[LLVMdev] Help with using LLVM to re-compile hot functions at run-time

Tue Jul 28 01:33:38 PDT 2015

Hi Lang,

Thank you very much for the detailed reply!! I will take a closer 
look at it and hopefully could start implementing my task 
based on Orc API.

Btw, by code cache I meant to have the ability to run the
the executed code from a place where I could later 
patch it -- redirect calls to a new version of functions
and store new versions of functions in it as well.

Thanks again,
Revital

From:   Lang Hames <lhames at gmail.com>
To:     Revital1 Eres/Haifa/IBM at IBMIL
Cc:     LLVM Developers Mailing List <llvmdev at cs.uiuc.edu>
Date:   28/07/2015 05:58 AM
Subject:        Re: [LLVMdev] Help with using LLVM to re-compile hot 
functions at run-time

Hi Revital,

What do you mean by "code cache"? Orc (and MCJIT) does have the concept of 
an ObjectCache, which is a long-lived, potentially persistent, compiled 
version of some IR. It's not a key component of the JIT though: Most 
clients run without a cache attached and just JIT their code from scratch 
in each session.

Recompilation is orthogonal to caching. There is no in-tree support for 
recompilation yet. There are several ways that it could be supported, 
depending on what security / performance trade-offs you're willing to 
make, and how deep in to the LLVM code you want to get. As things stand at 
the moment all function calls in the lazy JIT are indirected via function 
pointers. We want to add support for patchable call-sites, but this hasn't 
been implemented yet. The Indirect calls make recompilation reasonably 
easy: You could add a transform layer on top of the CompileCallbackLayer 
which would modify each function like this:

void foo$impl() {          void foo$impl() {
  // foo body        ->      if (trigger_condition) {
}                              auto fooOpt = jit_recompile_hot(&foo);
                               fooOpt();
                             }
                             // foo body
                           }

You would implement the jit_recompile_hot function yourself in your JIT 
and make it available to JIT'd code via the SymbolResolver. When the 
trigger condition is met you'll get a call to recompile foo, at which 
point you: (1) Add the IR for foo to a 2nd IRCompileLayer that has been 
configured with a higher optimization level, (2) look up the address of 
the optimized version of foo, and (3) update the function pointer for foo 
to point at the optimized version. The process for patchable callsites 
should be fairly similar once they're available, except that you'll 
trigger a call-site update rather than rewriting a function pointer.

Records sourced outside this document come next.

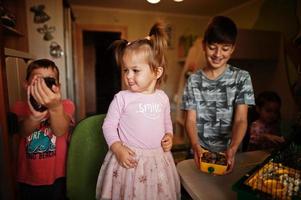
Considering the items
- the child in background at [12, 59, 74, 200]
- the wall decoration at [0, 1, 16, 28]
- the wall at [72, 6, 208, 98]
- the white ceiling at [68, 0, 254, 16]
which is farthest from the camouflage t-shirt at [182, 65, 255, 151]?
the wall at [72, 6, 208, 98]

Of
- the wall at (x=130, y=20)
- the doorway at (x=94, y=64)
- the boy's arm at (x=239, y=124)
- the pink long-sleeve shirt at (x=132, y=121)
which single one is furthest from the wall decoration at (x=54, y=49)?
the wall at (x=130, y=20)

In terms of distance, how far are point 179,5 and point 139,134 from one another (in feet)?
5.07

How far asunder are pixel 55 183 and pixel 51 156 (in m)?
0.10

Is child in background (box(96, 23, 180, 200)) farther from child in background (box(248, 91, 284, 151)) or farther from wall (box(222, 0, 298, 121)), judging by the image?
wall (box(222, 0, 298, 121))

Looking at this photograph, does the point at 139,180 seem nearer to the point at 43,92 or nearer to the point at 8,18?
the point at 43,92

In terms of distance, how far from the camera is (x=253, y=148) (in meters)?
1.16

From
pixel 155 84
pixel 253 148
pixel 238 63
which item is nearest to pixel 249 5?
pixel 238 63

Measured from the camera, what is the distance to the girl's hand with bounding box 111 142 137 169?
1.54 ft

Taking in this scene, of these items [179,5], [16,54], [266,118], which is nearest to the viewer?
[16,54]

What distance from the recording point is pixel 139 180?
0.47 meters

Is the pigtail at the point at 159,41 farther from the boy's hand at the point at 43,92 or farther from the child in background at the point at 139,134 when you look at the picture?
the boy's hand at the point at 43,92

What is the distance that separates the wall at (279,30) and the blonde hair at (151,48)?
118 cm

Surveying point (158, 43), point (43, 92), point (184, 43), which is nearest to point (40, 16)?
point (43, 92)

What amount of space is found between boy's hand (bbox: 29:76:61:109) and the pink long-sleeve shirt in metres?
0.13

This neglects all sorts of fun details (threading, garbage collection of 
old function implementations), but hopefully it gives you a place to 
start. 

Regarding laziness, as Hal mentioned you'll have to provide some target 
support for PowerPC to support lazy compilation. For a rough guide you can 
check out the X86_64 support code in 
llvm/include/llvm/ExecutionEngine/Orc/OrcTargetSupport.h and 
llvm/lib/ExecutionEngine/Orc/OrcTargetSupport.cpp.

There are two methods that you'll need to implement: 
insertCompileCallbackTrampoline and insertResolverBlock. These work 
together to enable lazy compilation. Both of these methods inject blobs of 
target specific code in to the JIT process. To do this (at least for now) 
I make use of a handy feature of LLVM IR: You can write raw assembly code 
directly into a bitcode module ("module-level asm"). If you look at the 
X86 implementation of each of these methods you'll see they're written in 
terms of string-streams building up a string of assembly which will be 
handed off to the JIT to compile like any other code.

The first blob that you need to be able to output is the resolver block. 
The purpose of the resolver block is to save program state and call back 
in to the JIT to trigger lazy compilation of a function. When the JIT is 
done compiling the function it returns the address of the compiled 
function to the resolver block, and the resolver block returns to the 
compiled function (rather than its original return address).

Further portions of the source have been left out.